In order to more clearly illustrate the technical solutions of the embodiments of the present application, the drawings needed in the description of the embodiments will be briefly introduced below, and it is obvious that the drawings in the following description are some embodiments of the present application, and other drawings may be obtained according to these drawings without inventive effort for a person skilled in the art.

FIG. 1 is a schematic diagram of an information handling system according to an embodiment of the present application;

fig. 2 is a schematic flow chart of an information processing method according to an embodiment of the present application;

fig. 3a is a schematic structural diagram of acquiring search information according to an embodiment of the present application;

FIG. 3b is an interface diagram of a video search interface according to an embodiment of the present application;

fig. 4 is a schematic flow chart of an information processing method according to an embodiment of the present application;

FIG. 5 is a schematic flow chart of training a pre-training model according to an embodiment of the present application;

fig. 6 is a schematic structural view of an information processing apparatus according to an embodiment of the present application;

fig. 7 is a schematic structural diagram of a computer device according to an embodiment of the present application.

Detailed Description

The following description of the embodiments of the present application will be made clearly and fully with reference to the accompanying drawings, in which it is evident that the embodiments described are some, but not all, of the embodiments of the present application. All other embodiments, which can be made by one of ordinary skill in the art without undue burden from the present disclosure, are within the scope of the present disclosure.

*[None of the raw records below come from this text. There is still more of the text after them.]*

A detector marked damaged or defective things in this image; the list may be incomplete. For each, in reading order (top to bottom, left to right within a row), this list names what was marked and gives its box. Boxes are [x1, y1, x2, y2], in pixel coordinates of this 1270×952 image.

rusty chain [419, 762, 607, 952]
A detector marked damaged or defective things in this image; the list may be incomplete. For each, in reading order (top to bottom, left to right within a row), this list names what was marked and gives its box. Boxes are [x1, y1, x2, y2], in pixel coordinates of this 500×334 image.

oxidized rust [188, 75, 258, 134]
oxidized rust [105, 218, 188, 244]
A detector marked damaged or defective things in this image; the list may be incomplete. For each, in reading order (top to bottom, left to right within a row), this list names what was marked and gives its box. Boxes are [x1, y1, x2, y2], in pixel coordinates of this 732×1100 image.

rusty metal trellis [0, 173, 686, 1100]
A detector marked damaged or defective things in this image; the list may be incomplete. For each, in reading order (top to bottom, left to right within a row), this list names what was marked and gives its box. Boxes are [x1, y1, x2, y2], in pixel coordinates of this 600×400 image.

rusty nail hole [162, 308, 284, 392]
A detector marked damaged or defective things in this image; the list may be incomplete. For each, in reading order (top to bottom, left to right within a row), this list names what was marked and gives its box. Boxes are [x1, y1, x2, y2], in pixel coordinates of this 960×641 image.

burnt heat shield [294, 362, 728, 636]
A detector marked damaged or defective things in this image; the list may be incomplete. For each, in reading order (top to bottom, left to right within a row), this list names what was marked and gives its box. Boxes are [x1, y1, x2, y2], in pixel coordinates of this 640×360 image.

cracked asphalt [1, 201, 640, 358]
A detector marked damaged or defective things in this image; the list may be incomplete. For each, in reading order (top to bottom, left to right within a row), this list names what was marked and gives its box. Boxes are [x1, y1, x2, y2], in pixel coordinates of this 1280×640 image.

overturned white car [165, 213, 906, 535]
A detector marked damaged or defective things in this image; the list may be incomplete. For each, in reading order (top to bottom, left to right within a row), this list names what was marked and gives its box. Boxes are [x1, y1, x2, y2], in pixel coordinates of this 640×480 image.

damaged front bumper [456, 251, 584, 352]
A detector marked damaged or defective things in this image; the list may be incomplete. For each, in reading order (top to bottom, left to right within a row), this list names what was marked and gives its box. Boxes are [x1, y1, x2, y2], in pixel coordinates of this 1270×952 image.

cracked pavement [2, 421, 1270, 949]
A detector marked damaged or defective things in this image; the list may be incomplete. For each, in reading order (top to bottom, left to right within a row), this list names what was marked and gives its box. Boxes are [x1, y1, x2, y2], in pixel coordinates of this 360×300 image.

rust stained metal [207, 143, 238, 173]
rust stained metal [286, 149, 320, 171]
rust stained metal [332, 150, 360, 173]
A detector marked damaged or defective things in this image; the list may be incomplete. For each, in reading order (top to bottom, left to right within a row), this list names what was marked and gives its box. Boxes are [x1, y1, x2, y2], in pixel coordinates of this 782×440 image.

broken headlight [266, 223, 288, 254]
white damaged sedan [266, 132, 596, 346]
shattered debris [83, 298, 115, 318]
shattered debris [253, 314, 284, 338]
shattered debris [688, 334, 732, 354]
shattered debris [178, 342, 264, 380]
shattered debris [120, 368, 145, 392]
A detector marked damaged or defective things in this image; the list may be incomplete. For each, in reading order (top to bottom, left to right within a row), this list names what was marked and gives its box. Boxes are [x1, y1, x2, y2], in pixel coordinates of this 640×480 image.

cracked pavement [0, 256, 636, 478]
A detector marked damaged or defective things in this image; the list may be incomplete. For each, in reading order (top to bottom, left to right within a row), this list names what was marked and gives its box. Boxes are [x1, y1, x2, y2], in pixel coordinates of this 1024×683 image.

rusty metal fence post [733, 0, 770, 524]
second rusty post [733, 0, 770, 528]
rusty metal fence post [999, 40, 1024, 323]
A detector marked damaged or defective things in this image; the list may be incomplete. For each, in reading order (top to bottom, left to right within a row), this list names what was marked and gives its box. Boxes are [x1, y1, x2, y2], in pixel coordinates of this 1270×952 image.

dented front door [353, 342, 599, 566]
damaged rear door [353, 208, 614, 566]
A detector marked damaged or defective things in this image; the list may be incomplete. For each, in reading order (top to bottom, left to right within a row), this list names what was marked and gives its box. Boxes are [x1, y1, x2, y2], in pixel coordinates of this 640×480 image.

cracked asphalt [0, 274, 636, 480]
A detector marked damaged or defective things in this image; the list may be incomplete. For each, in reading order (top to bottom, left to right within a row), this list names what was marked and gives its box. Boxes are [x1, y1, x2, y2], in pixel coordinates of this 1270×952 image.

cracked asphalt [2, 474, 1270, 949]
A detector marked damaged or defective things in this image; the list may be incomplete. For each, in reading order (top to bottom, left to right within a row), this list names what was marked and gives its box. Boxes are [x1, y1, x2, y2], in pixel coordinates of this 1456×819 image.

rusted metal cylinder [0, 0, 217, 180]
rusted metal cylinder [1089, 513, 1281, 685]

Artificial intelligence (Artificial Intelligence, AI) is the theory, method, technique and application system that uses a digital computer or a machine controlled by a digital computer to simulate, extend and extend human intelligence, sense the environment, acquire knowledge and use the knowledge to obtain optimal results. In other words, artificial intelligence is an integrated technology of computer science that attempts to understand the essence of intelligence and to produce a new intelligent machine that can react in a similar way to human intelligence. Artificial intelligence, i.e. research on design principles and implementation methods of various intelligent machines, enables the machines to have functions of sensing, reasoning and decision.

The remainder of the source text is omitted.